Le 21 juin 2013, TEPCo publie un graphe, où l’on voit que la contamination de l’eau de mer en tritium dans le port dépasse les 100 Bq/l depuis le début de la catastrophe. En 2011, lors de la forte fuite en mer, la contamination était beaucoup plus élevée. On voit aussi une augmentation récente. Cela signifie que les fuites ont toujours existé ! Quant à la dernière mesure en strontium 90 dans l’eau de mer indiquée sur ce même document, elle date de novembre 2012 ! Cet élément est pourtant très radiotoxique.

Le 27 juin, la NRA, la nouvelle autorité de sûreté nucléaire mise en place en septembre 2012, reconnaît enfin qu’elle suspecte fortement des fuites en mer depuis les réacteurs inondés. Et d’ajouter qu’il est dangereux de supposer que l’eau ne fuit pas.

Mais, il faudra attendre le 22 juillet, lendemain des élections sénatoriale, pour que TEPCo finisse par avouer, du bout des lèvres, qu’il y a bien des fuites en mer. Elle est arrivée à cette conclusion parce que la hauteur d’eau dans les nappes varie avec les marées et les précipitations. Mais rassurez-vous, la pollution reste dans la baie, selon TEPCo, et ne va pas au large ! «  Les données sur l’eau de mer ne montrent pas d’augmentation anormale des taux de radioactivité  ». Il y a juste une pollution marine "normale"... Son document d’analyse, traduit en anglais, est disponible en ligne.

La variation des nappes phréatiques avec la marée prouve qu’il y a bien un contact entre l’eau souterraine contaminée et la mer. Ce fait est connu de TEPCo depuis janvier 2013, mais l’information n’est pas parvenue immédiatement au département environnement…

Le 26 juillet devant le tollé provoqué par son attitude, TEPCo reconnaît une « erreur de communication ». Elle ne voulait pas alarmer le public avec des hypothèses non confirmées…

Est-ce bien qu’une erreur de communication ?

Solutions inadaptées

Pour TEPCo, c’est la galerie souterraine, emplie d’eau contaminée, qui avait fui en avril 2011, qui fuit à nouveau, car le fond est en gravier. Cela ne vient pas des réacteurs…

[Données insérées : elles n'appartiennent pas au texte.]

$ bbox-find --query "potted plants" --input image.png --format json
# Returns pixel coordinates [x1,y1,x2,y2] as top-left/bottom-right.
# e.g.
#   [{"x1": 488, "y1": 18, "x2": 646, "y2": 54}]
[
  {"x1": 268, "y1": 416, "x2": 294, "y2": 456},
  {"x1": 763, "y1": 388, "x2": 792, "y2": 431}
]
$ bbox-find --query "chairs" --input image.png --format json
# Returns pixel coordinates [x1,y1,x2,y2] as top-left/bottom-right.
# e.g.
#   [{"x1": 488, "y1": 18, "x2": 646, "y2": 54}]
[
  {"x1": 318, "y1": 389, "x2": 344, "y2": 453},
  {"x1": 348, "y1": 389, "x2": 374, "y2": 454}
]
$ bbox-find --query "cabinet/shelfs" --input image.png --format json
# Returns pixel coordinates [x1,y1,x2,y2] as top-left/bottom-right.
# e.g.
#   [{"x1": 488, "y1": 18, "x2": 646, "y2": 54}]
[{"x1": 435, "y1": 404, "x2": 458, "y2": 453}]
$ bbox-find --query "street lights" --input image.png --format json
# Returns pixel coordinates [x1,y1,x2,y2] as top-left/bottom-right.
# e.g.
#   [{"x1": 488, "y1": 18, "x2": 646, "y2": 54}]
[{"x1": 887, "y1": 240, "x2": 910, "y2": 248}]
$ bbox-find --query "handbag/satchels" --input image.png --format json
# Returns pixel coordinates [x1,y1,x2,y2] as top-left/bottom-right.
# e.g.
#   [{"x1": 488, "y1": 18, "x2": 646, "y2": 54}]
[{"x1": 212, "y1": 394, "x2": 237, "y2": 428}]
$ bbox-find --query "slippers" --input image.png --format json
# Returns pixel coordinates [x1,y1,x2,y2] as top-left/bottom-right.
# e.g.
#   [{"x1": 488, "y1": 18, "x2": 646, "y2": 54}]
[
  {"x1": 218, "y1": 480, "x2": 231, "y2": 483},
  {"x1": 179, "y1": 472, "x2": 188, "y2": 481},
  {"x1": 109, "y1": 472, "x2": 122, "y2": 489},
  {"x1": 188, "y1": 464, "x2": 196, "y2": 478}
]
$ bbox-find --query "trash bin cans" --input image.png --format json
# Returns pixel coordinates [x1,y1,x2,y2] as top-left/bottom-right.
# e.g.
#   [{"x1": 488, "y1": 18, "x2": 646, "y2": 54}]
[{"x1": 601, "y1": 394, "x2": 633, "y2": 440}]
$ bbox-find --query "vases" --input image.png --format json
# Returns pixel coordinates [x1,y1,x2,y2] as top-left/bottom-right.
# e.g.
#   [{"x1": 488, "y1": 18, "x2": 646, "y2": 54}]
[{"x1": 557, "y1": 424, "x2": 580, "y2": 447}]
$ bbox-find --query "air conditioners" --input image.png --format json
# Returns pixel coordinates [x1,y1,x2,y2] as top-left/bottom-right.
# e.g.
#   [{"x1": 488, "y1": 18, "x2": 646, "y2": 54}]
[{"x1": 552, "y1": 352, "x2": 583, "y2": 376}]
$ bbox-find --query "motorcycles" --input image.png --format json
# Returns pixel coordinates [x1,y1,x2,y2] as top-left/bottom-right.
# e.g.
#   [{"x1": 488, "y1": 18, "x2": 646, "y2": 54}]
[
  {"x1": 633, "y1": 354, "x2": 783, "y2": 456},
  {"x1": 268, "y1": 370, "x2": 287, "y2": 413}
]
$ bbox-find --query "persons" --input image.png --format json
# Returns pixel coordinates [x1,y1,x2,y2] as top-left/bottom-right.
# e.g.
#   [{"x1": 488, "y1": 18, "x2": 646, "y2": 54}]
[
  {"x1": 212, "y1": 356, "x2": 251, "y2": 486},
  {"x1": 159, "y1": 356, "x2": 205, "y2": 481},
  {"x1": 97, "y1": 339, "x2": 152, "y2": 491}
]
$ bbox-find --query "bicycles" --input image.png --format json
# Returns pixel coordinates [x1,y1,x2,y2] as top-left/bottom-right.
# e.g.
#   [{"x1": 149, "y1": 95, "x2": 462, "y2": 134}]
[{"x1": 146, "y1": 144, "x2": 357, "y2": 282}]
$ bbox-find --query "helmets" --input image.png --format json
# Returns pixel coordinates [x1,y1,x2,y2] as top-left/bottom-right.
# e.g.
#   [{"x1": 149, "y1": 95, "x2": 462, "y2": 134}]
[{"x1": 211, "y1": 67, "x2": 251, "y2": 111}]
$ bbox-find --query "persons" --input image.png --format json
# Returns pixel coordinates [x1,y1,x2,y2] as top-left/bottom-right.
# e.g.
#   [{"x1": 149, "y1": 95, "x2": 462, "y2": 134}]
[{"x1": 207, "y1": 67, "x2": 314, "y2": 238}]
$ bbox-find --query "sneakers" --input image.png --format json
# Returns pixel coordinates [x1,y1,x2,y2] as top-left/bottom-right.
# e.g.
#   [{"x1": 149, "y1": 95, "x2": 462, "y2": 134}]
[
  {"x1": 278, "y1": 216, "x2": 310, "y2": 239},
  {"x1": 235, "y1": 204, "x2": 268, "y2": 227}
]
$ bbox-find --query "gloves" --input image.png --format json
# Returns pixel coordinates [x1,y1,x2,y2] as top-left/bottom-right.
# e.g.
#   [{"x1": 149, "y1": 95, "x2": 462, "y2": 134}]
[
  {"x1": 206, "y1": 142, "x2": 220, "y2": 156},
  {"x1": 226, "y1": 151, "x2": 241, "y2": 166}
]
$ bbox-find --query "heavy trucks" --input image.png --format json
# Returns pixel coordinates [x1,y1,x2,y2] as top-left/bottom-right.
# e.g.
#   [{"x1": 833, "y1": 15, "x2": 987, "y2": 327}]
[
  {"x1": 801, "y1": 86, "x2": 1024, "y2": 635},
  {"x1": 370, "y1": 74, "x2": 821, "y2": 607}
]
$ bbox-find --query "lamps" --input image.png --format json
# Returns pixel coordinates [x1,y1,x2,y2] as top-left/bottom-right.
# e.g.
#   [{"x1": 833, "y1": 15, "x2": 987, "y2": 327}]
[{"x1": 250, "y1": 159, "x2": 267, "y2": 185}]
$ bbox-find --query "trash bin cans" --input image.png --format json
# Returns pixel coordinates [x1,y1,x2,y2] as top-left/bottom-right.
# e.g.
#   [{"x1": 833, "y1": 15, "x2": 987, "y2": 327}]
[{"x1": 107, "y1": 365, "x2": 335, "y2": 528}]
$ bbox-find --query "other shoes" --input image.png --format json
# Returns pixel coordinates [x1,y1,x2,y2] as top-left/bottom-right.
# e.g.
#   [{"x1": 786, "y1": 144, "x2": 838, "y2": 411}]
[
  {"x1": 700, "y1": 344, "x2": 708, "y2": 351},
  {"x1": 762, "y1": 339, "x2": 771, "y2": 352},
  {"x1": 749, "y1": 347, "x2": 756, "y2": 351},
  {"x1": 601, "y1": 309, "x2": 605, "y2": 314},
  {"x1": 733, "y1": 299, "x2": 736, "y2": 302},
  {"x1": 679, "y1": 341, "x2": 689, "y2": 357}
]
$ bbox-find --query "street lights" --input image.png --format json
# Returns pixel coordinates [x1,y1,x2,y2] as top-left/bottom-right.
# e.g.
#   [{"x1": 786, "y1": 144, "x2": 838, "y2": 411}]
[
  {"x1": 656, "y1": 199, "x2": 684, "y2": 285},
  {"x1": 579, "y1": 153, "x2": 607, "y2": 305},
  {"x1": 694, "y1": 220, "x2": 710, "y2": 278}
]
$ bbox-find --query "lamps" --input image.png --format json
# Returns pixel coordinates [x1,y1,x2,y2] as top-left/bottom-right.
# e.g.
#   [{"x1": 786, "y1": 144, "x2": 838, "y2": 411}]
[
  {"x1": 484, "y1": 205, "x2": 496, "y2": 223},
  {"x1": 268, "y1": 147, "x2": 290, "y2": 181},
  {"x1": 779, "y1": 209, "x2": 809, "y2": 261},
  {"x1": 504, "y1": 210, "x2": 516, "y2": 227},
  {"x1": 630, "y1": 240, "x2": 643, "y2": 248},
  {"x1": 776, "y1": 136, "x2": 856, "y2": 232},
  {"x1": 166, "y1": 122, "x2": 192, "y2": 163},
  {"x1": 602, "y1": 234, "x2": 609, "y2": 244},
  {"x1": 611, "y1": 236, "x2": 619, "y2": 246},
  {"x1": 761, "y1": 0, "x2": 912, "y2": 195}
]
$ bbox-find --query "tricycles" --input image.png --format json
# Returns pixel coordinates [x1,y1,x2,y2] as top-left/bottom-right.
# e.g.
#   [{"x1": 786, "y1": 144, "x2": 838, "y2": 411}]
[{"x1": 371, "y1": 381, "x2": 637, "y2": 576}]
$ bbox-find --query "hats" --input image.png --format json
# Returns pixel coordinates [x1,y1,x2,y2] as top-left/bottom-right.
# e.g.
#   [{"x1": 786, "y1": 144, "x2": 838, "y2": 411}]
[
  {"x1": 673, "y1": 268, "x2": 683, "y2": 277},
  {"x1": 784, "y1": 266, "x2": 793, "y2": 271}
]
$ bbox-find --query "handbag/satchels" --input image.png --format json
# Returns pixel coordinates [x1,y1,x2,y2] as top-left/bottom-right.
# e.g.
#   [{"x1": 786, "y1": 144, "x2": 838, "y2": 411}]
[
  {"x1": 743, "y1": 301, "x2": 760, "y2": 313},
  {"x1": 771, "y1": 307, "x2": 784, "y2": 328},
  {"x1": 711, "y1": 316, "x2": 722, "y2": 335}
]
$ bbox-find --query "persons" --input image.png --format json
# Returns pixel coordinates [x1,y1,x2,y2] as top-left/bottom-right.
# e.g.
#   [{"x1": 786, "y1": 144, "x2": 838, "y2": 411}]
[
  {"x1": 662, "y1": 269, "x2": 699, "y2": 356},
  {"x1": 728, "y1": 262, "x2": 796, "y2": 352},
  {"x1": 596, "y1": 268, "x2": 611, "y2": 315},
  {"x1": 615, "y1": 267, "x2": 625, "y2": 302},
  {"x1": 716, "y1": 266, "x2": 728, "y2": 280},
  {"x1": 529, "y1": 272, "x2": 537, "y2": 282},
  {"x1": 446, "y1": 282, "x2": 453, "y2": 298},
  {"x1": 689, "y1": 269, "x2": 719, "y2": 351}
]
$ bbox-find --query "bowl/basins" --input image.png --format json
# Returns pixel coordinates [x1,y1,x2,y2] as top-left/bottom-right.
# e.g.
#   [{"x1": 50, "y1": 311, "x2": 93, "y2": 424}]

L’eau de cette tranchée contient, entre autres, 750 millions de becquerels de césium 134 par litre, 1,6 milliard de becquerels de césium 137 par litre et 8,7 millions de becquerels de tritium par litre. Les résultats sont ici en anglais. Elle fait 5 000 m3. Il y aurait 6 000 m3 dans une autre tranchée voisine liée au réacteur n°3.

TEPCo a donc accéléré les travaux pour finir au plus vite sa barrière souterraine entre les réacteurs et la mer. Les ouvriers travaillent de nuit, à cause de la chaleur, dans des conditions très difficiles. Elle a organisé un voyage de presse pour montrer combien elle réagissait vite et bien… Elle compte aussi pomper l’eau de la tranchée, d’ici la fin août.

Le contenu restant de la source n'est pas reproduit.